Ex-Guantanamo detainee Moazzam Begg arrested in Britain over Syria terror offences
Moazzam Begg among four people detained in Birmingham over Syrian 'terror' activities
Former Guantanamo Bay detainee Moazzam Begg was among four people arrested in Britain yesterday on suspicion of terror offences relating to Syria, police said.
Begg, 45, who is now a human rights activist, was detained on suspicion of attending a terrorist training camp and facilitating terrorism overseas, said West Midlands Police.
Begg was held in the Guantanamo Bay detention camp for nearly three years after being arrested in Pakistan in 2002.
The British citizen was released without charge in 2005 and has since become a speaker and activist for a prisoner rights organisation.
Yesterday, he was among four people arrested at their homes in Britain's second city of Birmingham, central England, "on suspicion of Syria-related terrorism offences".

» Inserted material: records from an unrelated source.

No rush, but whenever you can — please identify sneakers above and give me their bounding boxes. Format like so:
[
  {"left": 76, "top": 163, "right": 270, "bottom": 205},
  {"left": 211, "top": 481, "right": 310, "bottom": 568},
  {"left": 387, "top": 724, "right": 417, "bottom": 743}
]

A 44-year-old woman and her son aged 20 were held on suspicion of facilitating terror abroad, as was a 36-year-old man at a separate address.
"We can confirm that Moazzam Begg was arrested," a West Midlands Police spokeswoman said.

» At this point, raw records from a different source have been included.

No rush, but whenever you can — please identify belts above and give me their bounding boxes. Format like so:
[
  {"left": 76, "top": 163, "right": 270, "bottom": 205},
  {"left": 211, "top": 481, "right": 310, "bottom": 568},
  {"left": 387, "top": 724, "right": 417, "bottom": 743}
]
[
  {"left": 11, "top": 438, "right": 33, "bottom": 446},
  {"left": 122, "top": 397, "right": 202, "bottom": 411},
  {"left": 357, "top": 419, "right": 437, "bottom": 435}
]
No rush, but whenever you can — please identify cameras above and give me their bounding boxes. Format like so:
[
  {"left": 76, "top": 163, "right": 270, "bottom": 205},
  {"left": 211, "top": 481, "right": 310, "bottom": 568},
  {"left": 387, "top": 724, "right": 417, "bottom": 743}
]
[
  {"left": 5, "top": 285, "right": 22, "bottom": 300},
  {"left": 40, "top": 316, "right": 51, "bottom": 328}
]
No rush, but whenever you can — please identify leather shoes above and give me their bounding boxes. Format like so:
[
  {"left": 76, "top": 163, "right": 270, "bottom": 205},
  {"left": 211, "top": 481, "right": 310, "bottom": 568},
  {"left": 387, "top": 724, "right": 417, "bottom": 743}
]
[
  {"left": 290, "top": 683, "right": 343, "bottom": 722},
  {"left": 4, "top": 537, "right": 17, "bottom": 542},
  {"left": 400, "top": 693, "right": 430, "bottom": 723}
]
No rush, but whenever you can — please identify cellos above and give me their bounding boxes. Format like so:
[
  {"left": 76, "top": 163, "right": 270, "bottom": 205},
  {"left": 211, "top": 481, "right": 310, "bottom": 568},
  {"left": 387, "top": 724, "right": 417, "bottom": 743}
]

"This is an arrest, not a charge, and ... our naming does not imply any guilt."
The three homes were being searched by officers from the West Midlands Counter Terrorism Unit, while vehicles and electronic equipment were being removed for forensic analysis.
"All four arrests are connected," said Detective Superintendent Shaun Edwards, the unit's head of investigations. "They were pre-planned and intelligence-led."
The suspects were being held at a police station in the Birmingham area.
European countries face a growing number of young people going to fight in Syria, where a civil war is raging involving President Bashar al-Assad's forces, rebels and Islamist fighters.
Britain has seen a major increase in Syria-related arrests in recent months.
Begg is the first former Guantanamo detainee to be arrested in Britain in connection with Syria.
Birmingham-born Begg moved to Afghanistan with his wife and three children in 2001, where he insisted that he was involved in charitable activities. He moved to Pakistan after the US-led invasion of Afghanistan and was detained as an "enemy combatant" in Islamabad in 2002.